## WRITTEN REQUEST
Print exactly, and only, the lines running from the line containing "At what distance from the camera" through the end of the records below.

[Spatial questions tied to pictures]

* BEGIN *

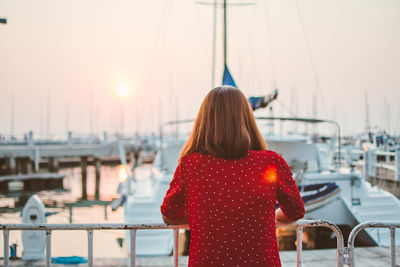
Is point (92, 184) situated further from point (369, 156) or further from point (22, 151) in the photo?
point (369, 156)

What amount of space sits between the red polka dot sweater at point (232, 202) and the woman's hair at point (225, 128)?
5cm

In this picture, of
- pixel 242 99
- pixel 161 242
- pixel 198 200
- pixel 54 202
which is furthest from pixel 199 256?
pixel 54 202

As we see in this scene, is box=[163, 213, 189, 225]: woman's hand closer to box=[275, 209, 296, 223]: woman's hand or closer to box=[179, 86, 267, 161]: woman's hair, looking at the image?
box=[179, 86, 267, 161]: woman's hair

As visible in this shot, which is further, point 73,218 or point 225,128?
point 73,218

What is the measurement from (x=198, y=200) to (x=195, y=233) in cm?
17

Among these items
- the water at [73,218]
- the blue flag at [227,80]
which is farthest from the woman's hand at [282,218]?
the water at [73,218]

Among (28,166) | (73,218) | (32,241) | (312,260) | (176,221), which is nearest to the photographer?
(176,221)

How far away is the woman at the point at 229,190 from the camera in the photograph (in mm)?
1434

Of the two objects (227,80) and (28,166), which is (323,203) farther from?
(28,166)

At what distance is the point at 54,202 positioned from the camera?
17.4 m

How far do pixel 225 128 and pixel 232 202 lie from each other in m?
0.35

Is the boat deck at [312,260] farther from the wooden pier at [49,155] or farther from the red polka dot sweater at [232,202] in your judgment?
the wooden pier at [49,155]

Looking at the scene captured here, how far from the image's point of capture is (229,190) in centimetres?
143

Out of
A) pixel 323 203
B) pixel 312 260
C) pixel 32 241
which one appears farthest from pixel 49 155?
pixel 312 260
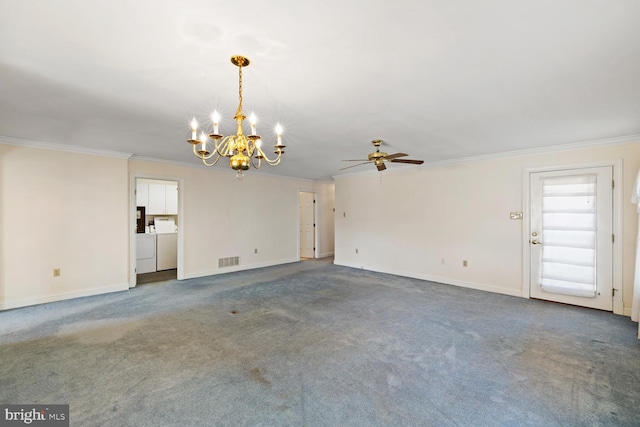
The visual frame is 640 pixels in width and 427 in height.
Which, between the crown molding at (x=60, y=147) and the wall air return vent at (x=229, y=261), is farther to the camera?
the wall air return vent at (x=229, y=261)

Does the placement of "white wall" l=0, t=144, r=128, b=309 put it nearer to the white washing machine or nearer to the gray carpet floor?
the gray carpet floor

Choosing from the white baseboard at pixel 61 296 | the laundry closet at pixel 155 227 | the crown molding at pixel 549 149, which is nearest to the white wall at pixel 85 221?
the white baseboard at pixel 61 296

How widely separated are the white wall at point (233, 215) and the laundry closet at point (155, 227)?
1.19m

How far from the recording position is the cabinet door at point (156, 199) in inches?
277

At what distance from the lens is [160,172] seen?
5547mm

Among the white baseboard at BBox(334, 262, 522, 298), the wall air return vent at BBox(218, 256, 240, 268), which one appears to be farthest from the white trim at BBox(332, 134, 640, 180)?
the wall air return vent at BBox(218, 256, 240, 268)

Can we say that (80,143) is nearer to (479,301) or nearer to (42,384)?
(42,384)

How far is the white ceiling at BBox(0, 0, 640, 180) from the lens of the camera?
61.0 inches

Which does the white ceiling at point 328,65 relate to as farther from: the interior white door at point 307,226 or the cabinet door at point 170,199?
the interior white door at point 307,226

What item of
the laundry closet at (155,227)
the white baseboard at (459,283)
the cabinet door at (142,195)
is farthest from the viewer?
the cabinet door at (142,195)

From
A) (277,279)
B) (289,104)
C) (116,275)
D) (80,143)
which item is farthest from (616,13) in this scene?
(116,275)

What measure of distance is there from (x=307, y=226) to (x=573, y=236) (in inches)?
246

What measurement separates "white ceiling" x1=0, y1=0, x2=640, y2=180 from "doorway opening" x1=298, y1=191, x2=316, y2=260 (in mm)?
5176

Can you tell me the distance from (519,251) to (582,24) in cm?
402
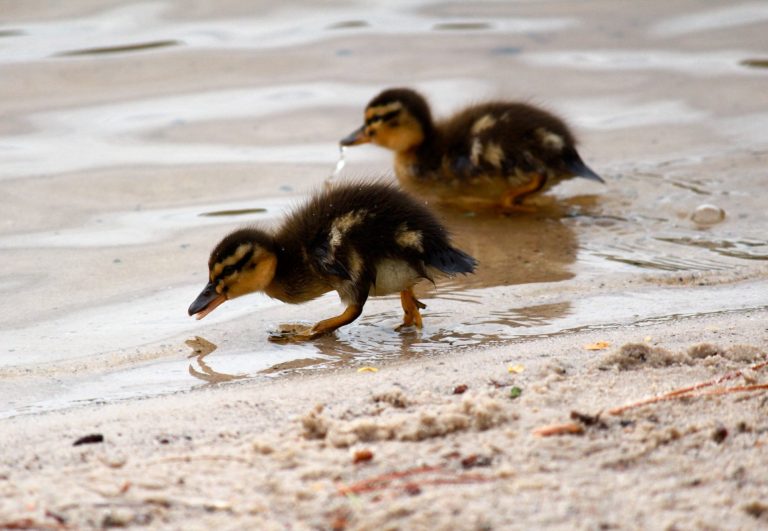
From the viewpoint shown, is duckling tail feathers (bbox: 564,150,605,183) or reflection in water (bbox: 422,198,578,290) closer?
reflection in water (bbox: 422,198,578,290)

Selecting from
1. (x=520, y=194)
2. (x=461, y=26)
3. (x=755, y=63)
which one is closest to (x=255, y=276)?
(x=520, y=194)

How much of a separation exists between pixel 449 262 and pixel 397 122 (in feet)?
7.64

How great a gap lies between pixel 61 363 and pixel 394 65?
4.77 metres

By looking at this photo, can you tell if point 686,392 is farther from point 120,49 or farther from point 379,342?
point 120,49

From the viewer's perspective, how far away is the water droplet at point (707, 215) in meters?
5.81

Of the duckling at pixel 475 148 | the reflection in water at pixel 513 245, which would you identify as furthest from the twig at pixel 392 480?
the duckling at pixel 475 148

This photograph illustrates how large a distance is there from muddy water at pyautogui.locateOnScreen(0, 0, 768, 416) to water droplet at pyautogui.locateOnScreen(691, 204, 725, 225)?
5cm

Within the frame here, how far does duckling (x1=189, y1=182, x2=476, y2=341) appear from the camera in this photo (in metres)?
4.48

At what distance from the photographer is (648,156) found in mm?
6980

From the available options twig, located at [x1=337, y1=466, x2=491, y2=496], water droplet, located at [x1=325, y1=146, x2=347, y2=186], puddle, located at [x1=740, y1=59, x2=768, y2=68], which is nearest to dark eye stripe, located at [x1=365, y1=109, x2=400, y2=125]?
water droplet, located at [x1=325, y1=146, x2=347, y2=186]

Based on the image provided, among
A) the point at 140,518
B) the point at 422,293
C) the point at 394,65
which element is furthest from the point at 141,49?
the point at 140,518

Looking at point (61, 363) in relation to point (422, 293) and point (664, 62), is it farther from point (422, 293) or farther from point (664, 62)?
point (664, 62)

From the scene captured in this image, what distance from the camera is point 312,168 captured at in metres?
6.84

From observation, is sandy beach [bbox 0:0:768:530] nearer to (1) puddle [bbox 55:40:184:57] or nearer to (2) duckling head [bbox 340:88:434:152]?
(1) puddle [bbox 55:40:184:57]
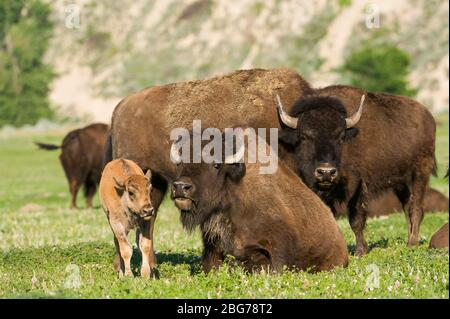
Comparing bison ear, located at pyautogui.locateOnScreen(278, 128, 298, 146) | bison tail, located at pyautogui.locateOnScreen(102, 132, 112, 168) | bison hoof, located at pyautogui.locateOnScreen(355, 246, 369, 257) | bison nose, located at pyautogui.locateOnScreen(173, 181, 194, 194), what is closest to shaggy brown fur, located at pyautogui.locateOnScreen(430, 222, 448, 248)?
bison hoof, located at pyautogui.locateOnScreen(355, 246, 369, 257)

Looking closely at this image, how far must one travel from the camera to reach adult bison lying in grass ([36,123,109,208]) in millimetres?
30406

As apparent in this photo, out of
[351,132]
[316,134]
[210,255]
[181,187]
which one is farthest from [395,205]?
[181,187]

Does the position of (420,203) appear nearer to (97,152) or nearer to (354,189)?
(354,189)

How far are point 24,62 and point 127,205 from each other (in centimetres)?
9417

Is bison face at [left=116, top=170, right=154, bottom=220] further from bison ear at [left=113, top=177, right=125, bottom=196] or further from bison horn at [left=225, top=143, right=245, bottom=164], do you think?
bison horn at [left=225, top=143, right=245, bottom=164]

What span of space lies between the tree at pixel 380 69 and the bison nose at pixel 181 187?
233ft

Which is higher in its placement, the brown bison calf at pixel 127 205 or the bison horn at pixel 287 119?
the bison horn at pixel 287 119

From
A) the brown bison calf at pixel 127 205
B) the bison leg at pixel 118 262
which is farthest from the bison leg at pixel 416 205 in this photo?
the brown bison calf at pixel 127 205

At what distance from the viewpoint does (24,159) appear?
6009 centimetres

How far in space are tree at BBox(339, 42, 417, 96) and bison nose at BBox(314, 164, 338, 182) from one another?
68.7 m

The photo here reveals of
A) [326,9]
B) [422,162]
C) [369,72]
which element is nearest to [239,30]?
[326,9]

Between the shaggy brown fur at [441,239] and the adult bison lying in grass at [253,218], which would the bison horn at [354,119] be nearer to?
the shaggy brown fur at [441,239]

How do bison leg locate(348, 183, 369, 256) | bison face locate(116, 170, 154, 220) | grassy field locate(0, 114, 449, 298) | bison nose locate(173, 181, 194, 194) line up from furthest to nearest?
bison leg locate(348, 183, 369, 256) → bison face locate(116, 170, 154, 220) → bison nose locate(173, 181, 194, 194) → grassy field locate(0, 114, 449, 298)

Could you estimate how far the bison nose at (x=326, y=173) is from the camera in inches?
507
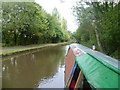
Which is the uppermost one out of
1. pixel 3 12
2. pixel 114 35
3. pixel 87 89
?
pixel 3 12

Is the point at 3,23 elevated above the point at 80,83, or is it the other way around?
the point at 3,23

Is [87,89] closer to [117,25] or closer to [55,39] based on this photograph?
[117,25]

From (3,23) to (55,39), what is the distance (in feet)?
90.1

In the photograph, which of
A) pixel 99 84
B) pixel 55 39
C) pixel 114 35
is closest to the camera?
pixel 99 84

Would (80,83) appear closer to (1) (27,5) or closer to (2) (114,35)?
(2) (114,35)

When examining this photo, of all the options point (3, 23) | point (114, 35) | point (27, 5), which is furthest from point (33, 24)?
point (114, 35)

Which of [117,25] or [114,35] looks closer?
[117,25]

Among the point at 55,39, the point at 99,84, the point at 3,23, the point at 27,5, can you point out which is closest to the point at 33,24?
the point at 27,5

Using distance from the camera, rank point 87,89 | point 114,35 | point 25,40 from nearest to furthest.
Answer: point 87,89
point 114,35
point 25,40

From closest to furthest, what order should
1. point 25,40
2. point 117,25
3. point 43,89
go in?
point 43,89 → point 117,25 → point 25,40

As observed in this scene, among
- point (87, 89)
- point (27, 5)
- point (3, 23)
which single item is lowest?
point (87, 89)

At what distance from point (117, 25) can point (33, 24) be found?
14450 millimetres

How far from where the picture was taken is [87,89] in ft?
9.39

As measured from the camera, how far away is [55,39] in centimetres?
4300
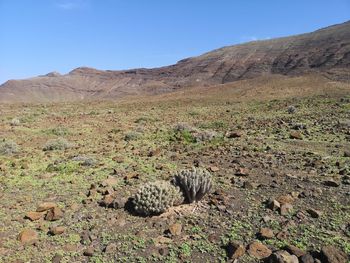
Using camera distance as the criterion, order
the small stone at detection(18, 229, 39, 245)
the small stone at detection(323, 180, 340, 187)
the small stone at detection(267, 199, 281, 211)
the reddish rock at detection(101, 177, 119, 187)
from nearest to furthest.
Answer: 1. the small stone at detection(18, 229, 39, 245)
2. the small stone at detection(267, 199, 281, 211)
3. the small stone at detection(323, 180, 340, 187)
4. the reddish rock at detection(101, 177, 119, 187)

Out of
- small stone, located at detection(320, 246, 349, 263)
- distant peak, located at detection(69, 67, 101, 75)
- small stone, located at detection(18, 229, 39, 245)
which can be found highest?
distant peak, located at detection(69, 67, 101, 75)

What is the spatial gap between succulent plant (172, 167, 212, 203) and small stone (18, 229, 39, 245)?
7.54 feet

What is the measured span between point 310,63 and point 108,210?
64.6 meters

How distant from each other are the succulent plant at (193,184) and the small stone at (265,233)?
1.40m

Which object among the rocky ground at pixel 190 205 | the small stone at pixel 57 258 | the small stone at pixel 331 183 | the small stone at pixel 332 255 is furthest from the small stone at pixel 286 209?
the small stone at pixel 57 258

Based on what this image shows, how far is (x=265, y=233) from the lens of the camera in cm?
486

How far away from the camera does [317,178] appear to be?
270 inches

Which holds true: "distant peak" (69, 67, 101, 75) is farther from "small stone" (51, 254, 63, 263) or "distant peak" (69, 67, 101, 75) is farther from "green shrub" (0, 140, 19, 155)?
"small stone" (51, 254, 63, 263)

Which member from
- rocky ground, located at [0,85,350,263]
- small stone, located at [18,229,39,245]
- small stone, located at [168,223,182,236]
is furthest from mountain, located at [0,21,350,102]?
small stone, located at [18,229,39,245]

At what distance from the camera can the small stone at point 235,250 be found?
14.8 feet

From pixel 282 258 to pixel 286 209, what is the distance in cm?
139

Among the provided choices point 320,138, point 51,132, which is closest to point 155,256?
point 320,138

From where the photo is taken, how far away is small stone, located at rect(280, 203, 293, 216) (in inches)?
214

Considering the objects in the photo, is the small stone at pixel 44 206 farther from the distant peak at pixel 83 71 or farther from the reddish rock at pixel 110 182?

* END *

## WRITTEN ANSWER
At what distance from the camera can the small stone at point 235,250 be found?
14.8 feet

From pixel 282 258 to pixel 286 209, what is the distance in cm?
139

Among the provided choices point 320,138, point 51,132, which is closest to point 155,256?
point 320,138

From where the photo is taken, how far away is small stone, located at rect(280, 203, 293, 216) (in inches)?
214

Considering the objects in the photo, is the small stone at pixel 44 206 farther from the distant peak at pixel 83 71 or farther from the reddish rock at pixel 110 182?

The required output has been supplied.